■ Exercise instructions
Rewrite every line of the records below as a JSON list of strings, one string per line, leaving out the blank lines.

Items start

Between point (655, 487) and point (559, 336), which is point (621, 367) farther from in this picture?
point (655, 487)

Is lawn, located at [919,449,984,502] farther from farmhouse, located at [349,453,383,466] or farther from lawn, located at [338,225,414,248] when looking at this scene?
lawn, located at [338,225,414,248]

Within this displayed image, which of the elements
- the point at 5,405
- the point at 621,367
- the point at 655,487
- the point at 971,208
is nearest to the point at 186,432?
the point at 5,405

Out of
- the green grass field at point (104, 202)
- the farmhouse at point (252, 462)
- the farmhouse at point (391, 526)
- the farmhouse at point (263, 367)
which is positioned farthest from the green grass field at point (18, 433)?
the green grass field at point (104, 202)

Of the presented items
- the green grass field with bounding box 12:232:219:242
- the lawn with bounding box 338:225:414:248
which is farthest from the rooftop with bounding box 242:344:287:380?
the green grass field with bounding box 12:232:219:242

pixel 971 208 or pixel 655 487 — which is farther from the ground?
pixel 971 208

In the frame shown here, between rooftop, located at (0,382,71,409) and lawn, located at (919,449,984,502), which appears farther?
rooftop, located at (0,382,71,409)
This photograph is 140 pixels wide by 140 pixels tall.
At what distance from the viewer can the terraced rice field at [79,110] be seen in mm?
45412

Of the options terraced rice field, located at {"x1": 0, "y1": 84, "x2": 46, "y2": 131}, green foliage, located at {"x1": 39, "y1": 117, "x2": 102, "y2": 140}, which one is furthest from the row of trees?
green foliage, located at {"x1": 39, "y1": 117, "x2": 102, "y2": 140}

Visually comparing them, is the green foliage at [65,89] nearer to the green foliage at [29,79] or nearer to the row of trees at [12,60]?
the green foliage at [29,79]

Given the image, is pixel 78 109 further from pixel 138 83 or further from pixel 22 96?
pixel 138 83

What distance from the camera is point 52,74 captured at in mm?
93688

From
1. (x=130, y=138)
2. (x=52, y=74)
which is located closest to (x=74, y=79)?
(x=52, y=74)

Items end

■ Task solution
[
  "Between point (655, 487) and point (559, 336), which is point (621, 367) farther from in this picture?",
  "point (655, 487)",
  "Is lawn, located at [919,449,984,502] farther from farmhouse, located at [349,453,383,466] or farther from lawn, located at [338,225,414,248] when looking at this scene?",
  "lawn, located at [338,225,414,248]",
  "Within this displayed image, which of the elements",
  "- the point at 5,405",
  "- the point at 621,367",
  "- the point at 655,487",
  "- the point at 971,208",
  "is nearest to the point at 186,432?",
  "the point at 5,405",
  "Out of",
  "- the green grass field at point (104, 202)",
  "- the farmhouse at point (252, 462)",
  "- the farmhouse at point (391, 526)",
  "- the farmhouse at point (263, 367)",
  "which is positioned farthest from the green grass field at point (18, 433)?",
  "the green grass field at point (104, 202)",
  "Of the presented items",
  "- the green grass field with bounding box 12:232:219:242",
  "- the lawn with bounding box 338:225:414:248",
  "which is farthest from the rooftop with bounding box 242:344:287:380?",
  "the green grass field with bounding box 12:232:219:242",
  "pixel 971 208 or pixel 655 487 — which is farther from the ground?",
  "pixel 971 208",
  "In the frame shown here, between rooftop, located at (0,382,71,409) and lawn, located at (919,449,984,502), which appears farther?",
  "rooftop, located at (0,382,71,409)",
  "This photograph is 140 pixels wide by 140 pixels tall.",
  "At what distance from the viewer can the terraced rice field at [79,110] be seen in mm?",
  "45412",
  "Of the options terraced rice field, located at {\"x1\": 0, \"y1\": 84, \"x2\": 46, \"y2\": 131}, green foliage, located at {\"x1\": 39, \"y1\": 117, \"x2\": 102, \"y2\": 140}, which one is furthest from the row of trees?",
  "green foliage, located at {\"x1\": 39, \"y1\": 117, \"x2\": 102, \"y2\": 140}",
  "Visually comparing them, is the green foliage at [65,89] nearer to the green foliage at [29,79] or nearer to the row of trees at [12,60]?",
  "the green foliage at [29,79]",
  "Given the image, is pixel 78 109 further from pixel 138 83 or further from pixel 22 96?",
  "pixel 138 83",
  "What distance from the camera is point 52,74 captured at in mm?",
  "93688",
  "From",
  "1. (x=130, y=138)",
  "2. (x=52, y=74)",
  "which is located closest to (x=74, y=79)?",
  "(x=52, y=74)"
]